Update Monsanto (MON)

09/10/2009 1:43 pm EST

Focus: STOCKS

Jim Jubak

Founder and Editor, JubakPicks.com

It’s hard to keep earnings growing when competitors cut the price you can charge for your signature product in half.

That’s the reality that’s finally put an end to Monsanto’s (MON) run of eight consecutive years of earnings growth.

On September 10, the company, a member of the Jubak Picks 50 portfolio, told Wall Street that earnings for the fiscal year that ends in August 2010 would be just $3.10 to $3.30 a share.

Wall Street analysts had projected earnings of $4.26 a share, according to Zacks Investment Research. For the fiscal year that ended in August 2009, analysts had projected earnings of $4.41 a share, a 21% increase from the $3.64 reported for fiscal 2008.

The problem is the company’s herbicide Roundup.

With the market facing a glut of glyphosate-based generic competitors to Monsanto’s branded Roundup, prices have nose-dived for both the generic and branded herbicides. Competition from generics has cut Roundup prices roughly in half.

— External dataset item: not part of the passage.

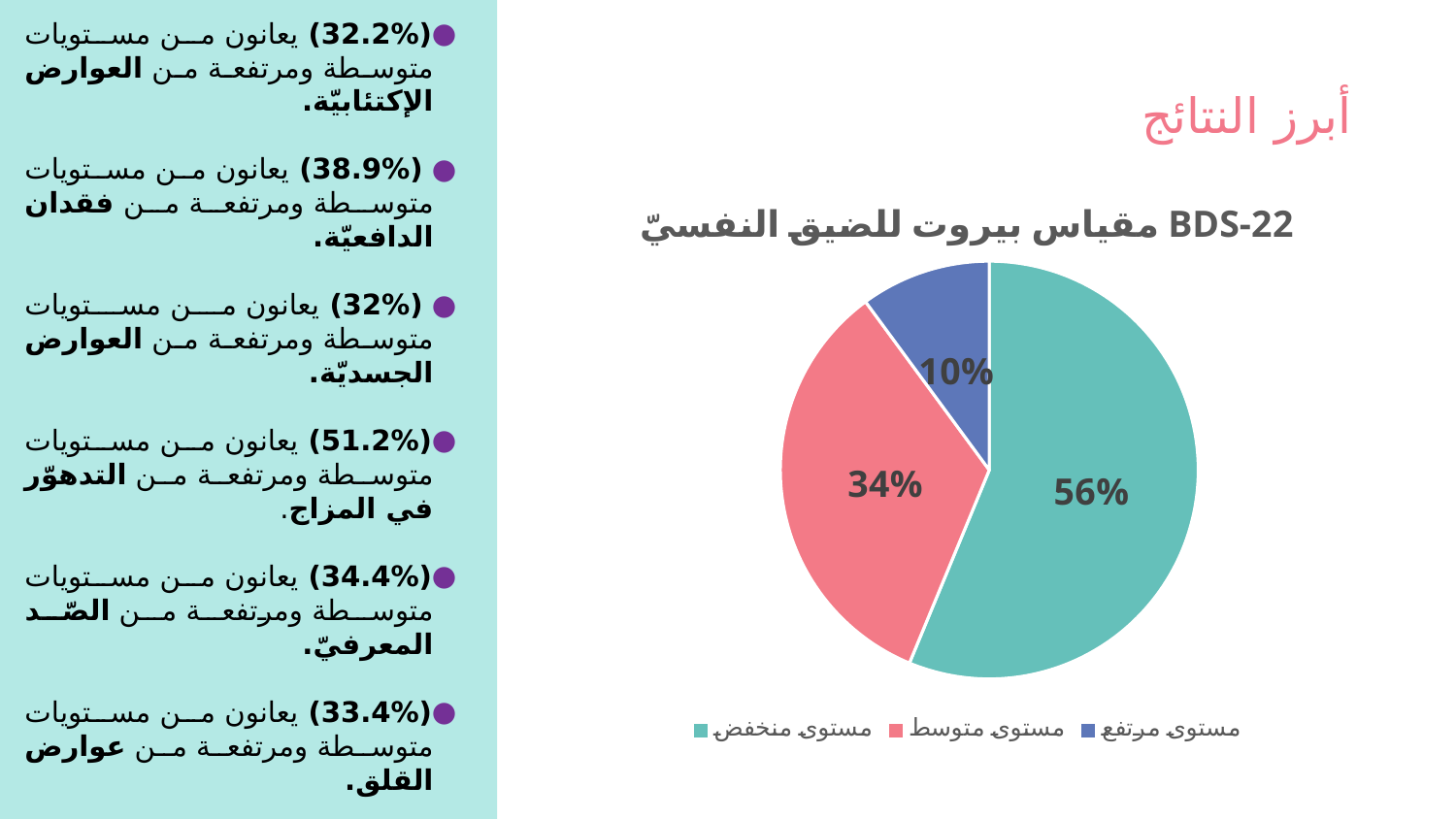
What percentage of the pie is labelled for مستوى متوسط? 34% Which colour represents مستوى مرتفع in the pie chart? blue What kind of chart is shown on the slide? pie chart Which category has the smallest slice of the pie? مستوى مرتفع What is the difference between the مستوى متوسط slice and the مستوى مرتفع slice? 24% What is the difference between the مستوى منخفض slice and the مستوى متوسط slice? 22% What is the title of the pie chart? BDS-22 مقياس بيروت للضيق النفسيّ What percentage of the pie is labelled for مستوى مرتفع? 10% How many slices does the pie chart have? 3 Which is larger, the slice for مستوى متوسط or the slice for مستوى مرتفع? مستوى متوسط Which category has the largest slice of the pie? مستوى منخفض What percentage of the pie is labelled for مستوى منخفض? 56%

In 2010 Monsanto expects to sell 250 million gallons of Roundup at $10 to $12 a gallon. In May Monsanto projected 2009 sales of 200 million gallons of Roundup at $20 a gallon.

Gross profits from the seed business will climb to $5.2 billion in fiscal 2010 from the $4.5 billion that Monsanto projected in May for fiscal 2009. But that’s not enough to offset the plunge in revenue from Roundup.

The bad news on Roundup is likely to give impetus to plans to carve the Roundup business into a separate company and put it up for sale sometime in 2011. (I’m projecting here from reading between the lines in CEO Hugh Grant’s June comments about a sale of the Roundup business after the company finishes its current cost cutting.)